我们先来看简单版:P1637 三元上升子序列
这道题显然考虑dp,转移式子也很好写
设f[i][j]表示以a[j]结尾长度为i的上升子序列个数。显然答案就是 \(\sum\limits_{k=1}^{n} f_{3,k}\)
\[f_{i,j}=\sum\limits_{k=i}^{j-1}[a_k<a_j]f_{i-1,k} \]代码:
#include <bits/stdc++.h>
#define rei register int
#define LL long long
#define IOS ios::sync_with_stdio(false); cin.tie(0); cout.tie(0);
#define cvar int n, m, T;
#define rep(i, s, n, c) for (register int i = s; i <= n; i+=c)
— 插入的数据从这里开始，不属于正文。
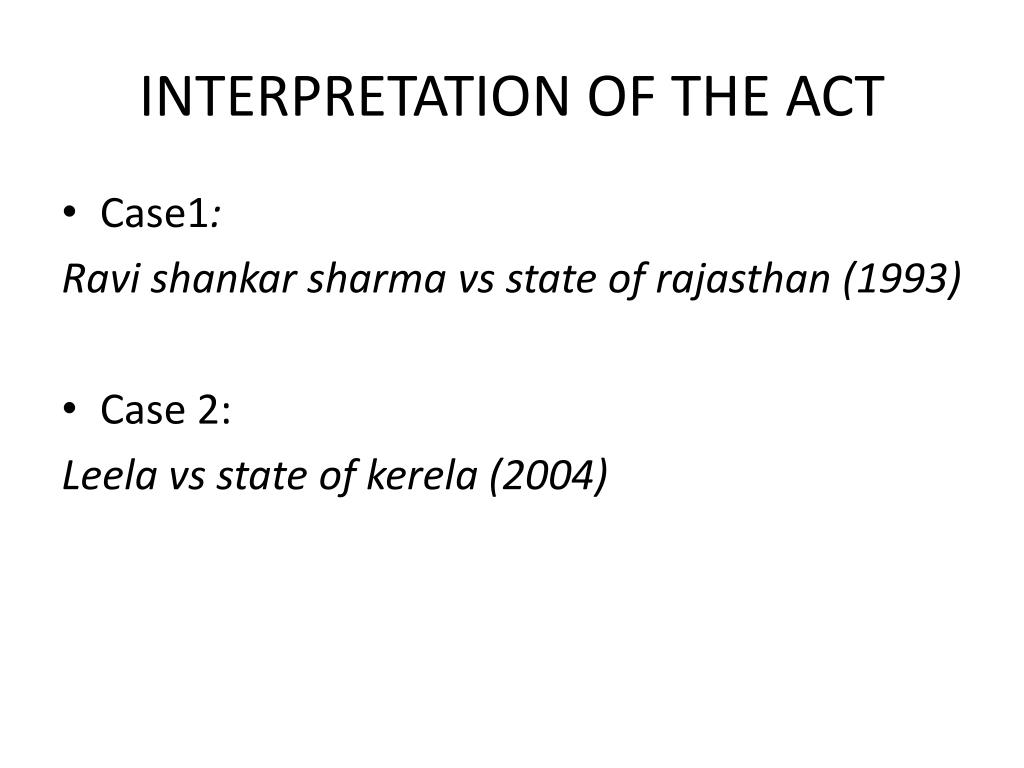 INTERPRETATION OF THE ACT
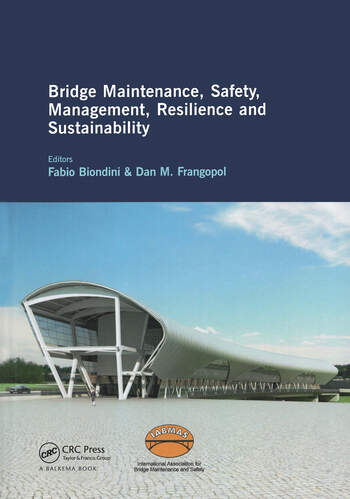 Bridge Maintenance, Safety, Management, Resilience and Sustainability Proceedings of the Sixth International IABMAS Conference, Stresa, Lake Maggiore, Italy, 8-12 July 2012 book cover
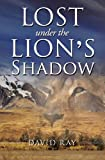 Ray, David: Lost Under the Lion's Shadow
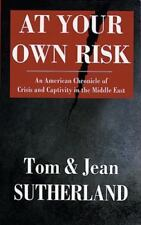 At Your Own Risk: An American Chronicle  Biography Hardcover Sutherland, Tom; Su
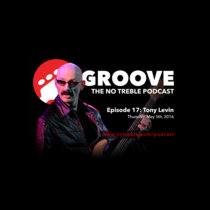 Groove – Episode #17: Tony Levin cover art
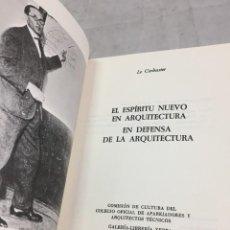 Libros de segunda mano: EL ESPÍRITU NUEVO EN ARQUITECTURA.EN DEFENSA DE LA ARQUITECTURA. LE CORBUSIER. ARQUITECTURA 7 1983. Lote 205354620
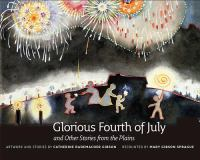 Glorious Fourth of July and Other Stories from the Plains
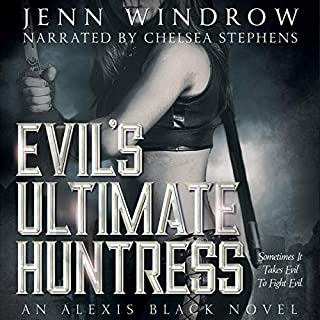 Evil's Ultimate Huntress     An Alexis Black Novel, Book Two              By:                                                                                                                                 Jenn Windrow                               Narrated by:                                                                                                                                 Chelsea Stephens                      Length: 9 hrs and 29 mins     3 ratings     Overall 5.0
#define repd(i, s, n, c) for (register int i = s; i >= n; i-=c)
#define CHECK cout<<"WALKED"<<endl;
inline int read(){int x=0,f=1;char ch=getchar();while(ch<'0'||ch>'9'){if(ch=='-')f=-1;ch=getchar();} while(ch>='0' && ch<='9')x=(x<<3)+(x<<1)+ch-'0',ch=getchar();return x*f;}
#define pb push_back
#define ls id<<1
#define rs id<<1|1
const int INF = INT_MAX;
long long binpow(long long a, long long b, LL mod){long long res = 1; while (b > 0){if (b & 1) res = res * a % mod;a = a * a % mod; b >>= 1; } return res;}
using namespace std;
const int maxn = 30010;
int n;
LL a[maxn];
LL f[4][maxn]; // 长度i,a[j]为结尾的个数
int main()
{
n = read();
rep(i, 1, n, 1) {
a[i] = read();
f[1][i] = 1;
}
rep (i, 1, 3, 1) {
rep (j, 1, n, 1) {
rep(k, 1, j - 1, 1) {
if (a[k] < a[j])
f[i][j] += f[i - 1][k];
}
}
}
LL ans = 0;
rep (i, 1, n, 1) ans += f[3][i];
cout << ans << endl;
return 0;
}
别急,会T,考虑优化。
发现可以优化的地方是每次的求和。但是单单是一个前缀和恐怕不行,因为还要满足条件 \(a_k<a_j\),所以考虑将数组离散化一下,这样数组 a 中存储的就是排名,然后以 \(a_i\) 为树状数组下标存储,这样就完美的解决了大小问题。
#include <bits/stdc++.h>
#define rei register int
#define LL long long
#define IOS ios::sync_with_stdio(false); cin.tie(0); cout.tie(0);
#define cvar int n, m, T;
#define rep(i, s, n, c) for (register int i = s; i <= n; i+=c)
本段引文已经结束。